We had a family trip to Stirling Castle this week to see a huge model depicting the history of the Jacobites. Made out of lego. The model is spectacular and contains more than one million bricks. There are over two thousand mini-figure soldiers. The lego Jacobites may have made it into Stirling Castle, but the real Jacobites never did. However, in January 1746, you would have seem a fair few thousand of them in the streets of Stirling.
I’m one of four Stirling Councillors who have the title “Bailie”. It is a civic role and Bailies assist the Provost in her duties throughout the year. The duties of a modern Bailie are ceremonial. In January 1746, it was more of a matter of life and death for Stirling’s Provost and his Bailies.
The Jacobites arrive in Stirling
Christmas 1745 would have been a nervous time for Stirling’s Provost. The Jacobites were retreating north from Derby, chased by the Duke of Cumberland. They were back in Scotland by 20th December and spent Christmas in Glasgow. On 2nd January, a letter arrived at the council offices. The Jacobites gave notice that they’d be at the town gates at 2pm on 6th January and they wanted in. Or else.
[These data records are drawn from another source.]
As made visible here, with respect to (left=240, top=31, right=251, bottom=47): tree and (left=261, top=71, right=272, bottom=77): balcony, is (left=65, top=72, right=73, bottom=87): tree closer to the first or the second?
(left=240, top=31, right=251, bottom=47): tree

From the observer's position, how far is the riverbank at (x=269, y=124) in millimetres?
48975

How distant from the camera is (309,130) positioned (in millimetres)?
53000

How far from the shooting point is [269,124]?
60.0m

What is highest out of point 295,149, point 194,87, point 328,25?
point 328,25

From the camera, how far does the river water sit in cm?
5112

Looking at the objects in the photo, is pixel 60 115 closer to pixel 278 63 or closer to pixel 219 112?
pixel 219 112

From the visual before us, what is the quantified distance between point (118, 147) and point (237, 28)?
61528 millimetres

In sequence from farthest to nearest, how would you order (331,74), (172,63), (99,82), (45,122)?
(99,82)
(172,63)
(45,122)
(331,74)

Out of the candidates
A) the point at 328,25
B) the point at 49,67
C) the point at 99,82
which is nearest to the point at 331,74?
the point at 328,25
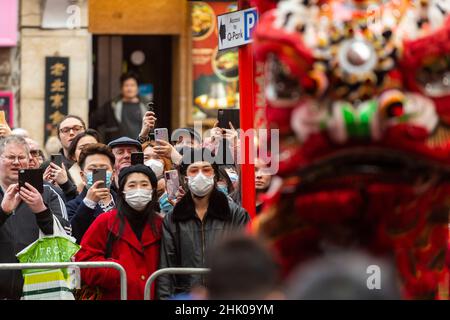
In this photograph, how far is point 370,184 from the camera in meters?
6.54

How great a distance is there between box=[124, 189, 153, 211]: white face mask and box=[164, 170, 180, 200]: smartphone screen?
0.83 meters

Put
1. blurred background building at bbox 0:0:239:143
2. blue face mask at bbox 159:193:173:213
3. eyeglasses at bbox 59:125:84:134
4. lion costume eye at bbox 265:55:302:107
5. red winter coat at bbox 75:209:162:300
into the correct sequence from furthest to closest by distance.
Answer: blurred background building at bbox 0:0:239:143
eyeglasses at bbox 59:125:84:134
blue face mask at bbox 159:193:173:213
red winter coat at bbox 75:209:162:300
lion costume eye at bbox 265:55:302:107

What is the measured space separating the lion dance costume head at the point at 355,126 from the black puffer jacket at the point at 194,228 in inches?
148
The Provost and his Baillies met and agreed it best to open the gate, or “porte” which was located in what is now Stirling’s Port Street. At 2pm precisely, the gates opened and the Provost presented Charles with the key to the town and then got out the way as the troops entered. Major General Blakeney, in charge of the garrison at Stirling Castle, wasn’t quite so accommodating. He shut the castle doors, content to wait for Cumberland to arrive. The Jacobites spent the rest of January laying siege to the castle while enjoying the hospitality of the citizens of Stirling. The government forces in the castle no doubt watched the Jacobites setting up a cannon battery on the adjacent Gowan Hill. With the bedrock inches under the soil, digging in the cannon wasn’t quick and it wasn’t easy. In some regards it was nice of the Castle troops to let the Jacobites finish their work and fire one cannonball. Before they unleashed the many powerful cannon of their own and obliterated the Jacobite position within thirty minutes. The Earl of Mar was less impressed; that one cannonball flew over the castle and landed on his house at the top of Broad Street, destroying the roof. The building, Mar’s Wark, is still there today. It is still without a roof.
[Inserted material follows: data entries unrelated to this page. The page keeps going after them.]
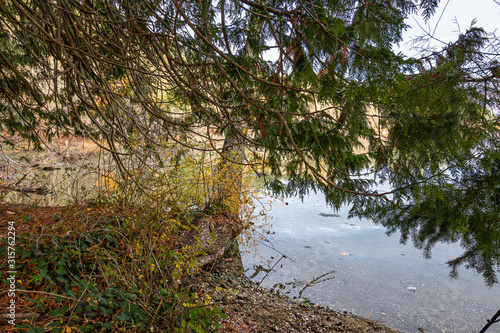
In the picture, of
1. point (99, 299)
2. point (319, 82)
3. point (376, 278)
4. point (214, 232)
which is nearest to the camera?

With Cumberland nearing the town, the Jacobites packed up and left at the start of February. Cumberland caught up with them on 16th April. At a wee place near Inverness called Culloden. Before they left Stirling, there was one final Jacobean incident that became part of Stirling’s history. The Jacobites took over the church at St Ninians as an armoury. Just before they left, their gunpowder caught light and the church was blown to pieces. Only the clock tower survived. It is still there today.
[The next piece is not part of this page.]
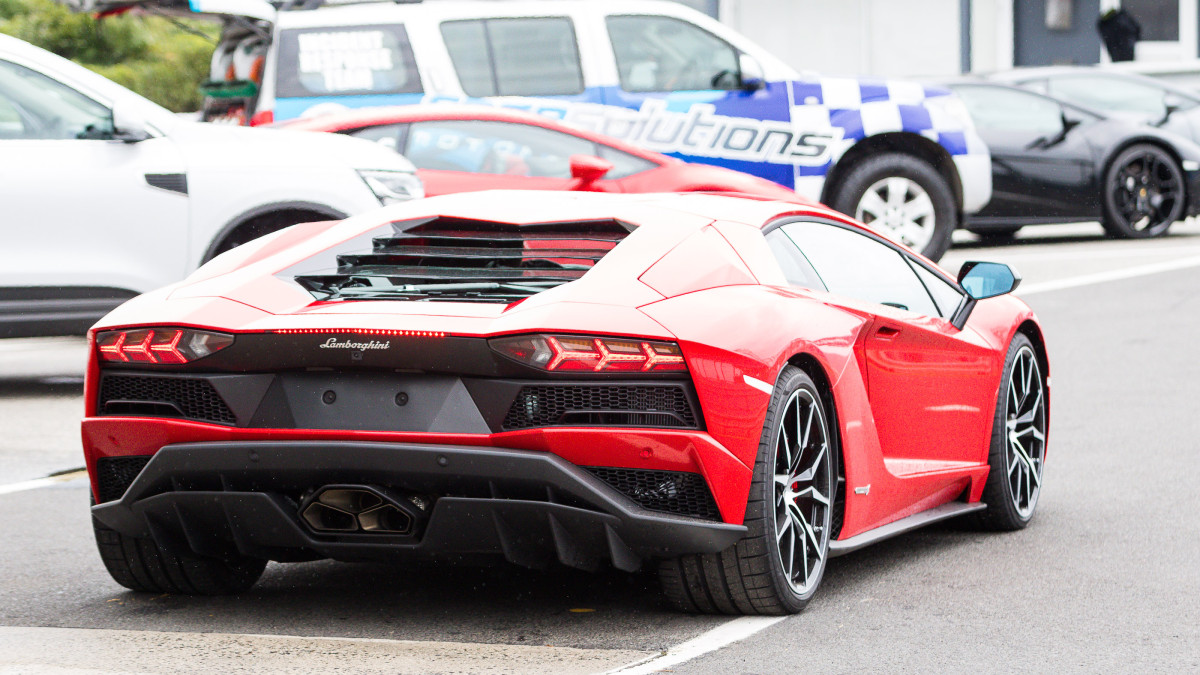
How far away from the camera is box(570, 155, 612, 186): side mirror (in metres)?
10.3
In 2015, there was a Community Archaeology Dig at St Ninians Old Kirk looking for evidence of the Jacobites visit. Here’s my podcast of the event:
The Jacobite departure initially caused the town council to breath a sigh of relief. But it was short lived. They realised they were going to have to explain to the victorious forces of George II why they’d been so accommodating to the King’s enemies. The minutes of a town council meeting on 10th February record ten pages of reasons in support of the town’s actions. The general gist of which boils down to a desire to avoid “streets strowed with the corpse of the inhabitants” and “the whole affects in the town become their plunder”. There then followed a few months of nervous diplomacy, brought to a head on 7th July when the town took out an advert in the London Gazette to publish a loyal address to the King. It had the desired effect and I would imagine the entire town breathed a sigh of relief.
* The image at the top of the page is an 18th century depiction of the old kirk at St Ninians being blown up, as depicted on a lady’s fan of the time – it is from the collection of the Stirling Smith Art Gallery and Museum and on permanent display there.